Most of us remember the time that Donald Trump jumped on the anti-vaxxer bandwagon when he decided that he wanted to get the vote of scientifically ignorant people. He punched out a stupid comment on Twitter about it and was met with a lot of well-deserved criticism. He was pretty quiet about it after that, but it turns out that he didn’t stop at just a Tweet.
It’s been discovered that Trump’s shady charity donated $10,000 in funds to an anti-vaccine organization started by Jenny McCarthy. The news was broken by The Daily Beast, who contacted both the Trump campaign and McCarthy regarding the discovery. Neither have responded to requests for comment.
It’s one thing for a politician to try to pander to people for votes. As unfortunate as it is, it happens regularly. However, Trump gave real cash to a so-called charity whose only purpose is to misinform parents and put their children’s health and perhaps lives, in danger.
McCarthy has been an anti-vax crusader since 2007, citing discredited so-called studies she found online because she has an autistic son. McCarthy was quoted as saying “The University of Google is where I got my degree from,” during one of her interviews. That says everything you ever need to know about Jenny McCarthy’s credibility.
McCarthy’s charity, called Generation Rescue, is the place to which Trump gave his money. The organization promotes quackery such as “alternative vaccination physicians,” and a grant program that helps autistic families with nutrition supplements and “dietary intervention training.”
McCarthy herself claimed to have made medical history by curing her son’s so-called “vaccine-triggered autism” through something she calls bio-medical treatment. This involves changing diet, taking vitamins and “detoxing” his body from metals. ALL of these things are pure science fiction and Trump paid $10,000 to promote this nonsense.
Trump and McCarthy are doing something very dangerous. They’re convincing parents that autism is something more dangerous to their children than things like Polio or Measles.
Vaccines work. Period. If Trump or anyone else wants to help autistic children, they need to help fund and support organizations that help parents manage their children’s conditions and educate them on factual science about autism, instead of encouraging them to do something that is just a waste of time and money — or worse yet, dangerous to their own child.

● **Data shown**
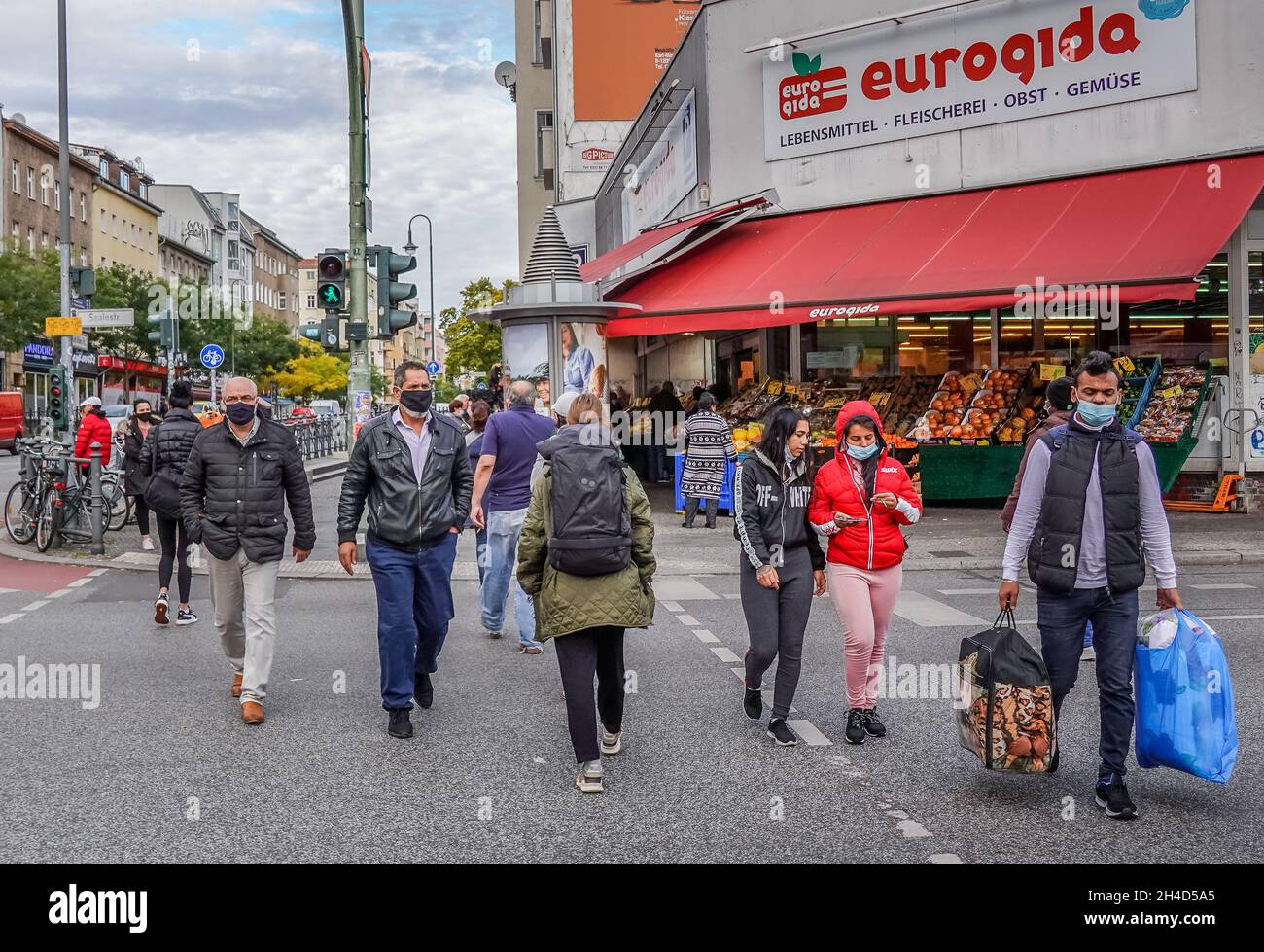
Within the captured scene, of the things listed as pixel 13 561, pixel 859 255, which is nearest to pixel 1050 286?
pixel 859 255

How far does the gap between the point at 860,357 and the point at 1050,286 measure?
5793mm

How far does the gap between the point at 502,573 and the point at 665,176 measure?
613 inches

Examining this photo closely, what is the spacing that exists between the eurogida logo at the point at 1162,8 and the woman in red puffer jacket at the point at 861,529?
12236mm

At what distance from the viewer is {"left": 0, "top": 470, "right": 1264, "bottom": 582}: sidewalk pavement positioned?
13.2 meters

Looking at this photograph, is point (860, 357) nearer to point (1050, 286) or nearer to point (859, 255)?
point (859, 255)

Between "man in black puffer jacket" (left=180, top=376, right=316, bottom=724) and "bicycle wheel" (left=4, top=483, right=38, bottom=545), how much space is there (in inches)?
369

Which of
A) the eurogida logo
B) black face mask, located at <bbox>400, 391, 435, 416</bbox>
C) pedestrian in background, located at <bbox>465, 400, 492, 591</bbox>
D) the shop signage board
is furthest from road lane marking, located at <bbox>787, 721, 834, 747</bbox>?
the shop signage board

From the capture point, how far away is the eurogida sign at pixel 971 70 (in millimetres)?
16141

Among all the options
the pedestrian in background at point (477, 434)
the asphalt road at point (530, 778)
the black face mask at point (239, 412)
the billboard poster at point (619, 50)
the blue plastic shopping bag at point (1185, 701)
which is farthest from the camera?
the billboard poster at point (619, 50)

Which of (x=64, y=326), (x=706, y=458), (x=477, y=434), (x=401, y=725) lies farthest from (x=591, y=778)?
(x=64, y=326)

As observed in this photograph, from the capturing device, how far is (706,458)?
53.4 ft

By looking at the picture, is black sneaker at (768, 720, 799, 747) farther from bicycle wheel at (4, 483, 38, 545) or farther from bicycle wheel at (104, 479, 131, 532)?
bicycle wheel at (4, 483, 38, 545)

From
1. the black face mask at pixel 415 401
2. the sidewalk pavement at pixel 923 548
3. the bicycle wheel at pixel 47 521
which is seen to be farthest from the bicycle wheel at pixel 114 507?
the black face mask at pixel 415 401

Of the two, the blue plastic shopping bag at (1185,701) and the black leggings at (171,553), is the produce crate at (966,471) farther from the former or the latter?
the blue plastic shopping bag at (1185,701)
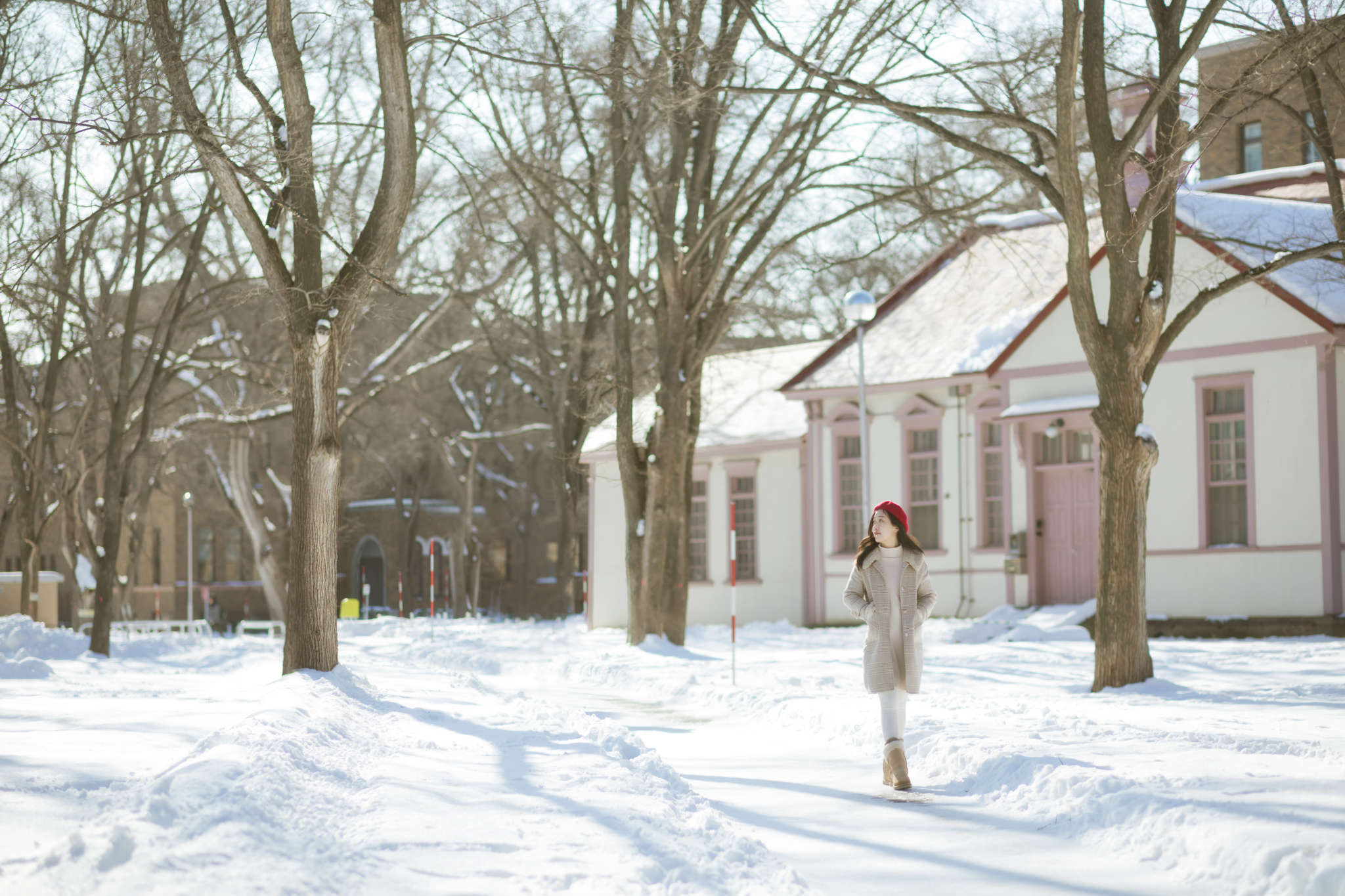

● **Work request A**
Decide whether each statement agrees with the article on Trump's donation to an anti-vaccine charity: (i) The Daily Beast broke the news of the donation; (ii) the Trump campaign responded to a request for comment; (iii) McCarthy has been an anti-vax crusader since 2010. For each, answer yes or no and quote the deciding words from the article.
● **Work request B**
Extract the passage of the article on Trump's donation to an anti-vaccine charity that opens with the words containing "Vaccines work. Period." and closes with "their own child.".
The listing has nothing to do with the article.

● **Reply A**
(i) Yes: "The news was broken by The Daily Beast"
(ii) No: "Neither have responded to requests for comment."
(iii) No: "McCarthy has been an anti-vax crusader since 2007"

● **Reply B**
Vaccines work. Period. If Trump or anyone else wants to help autistic children, they need to help fund and support organizations that help parents manage their children’s conditions and educate them on factual science about autism, instead of encouraging them to do something that is just a waste of time and money — or worse yet, dangerous to their own child.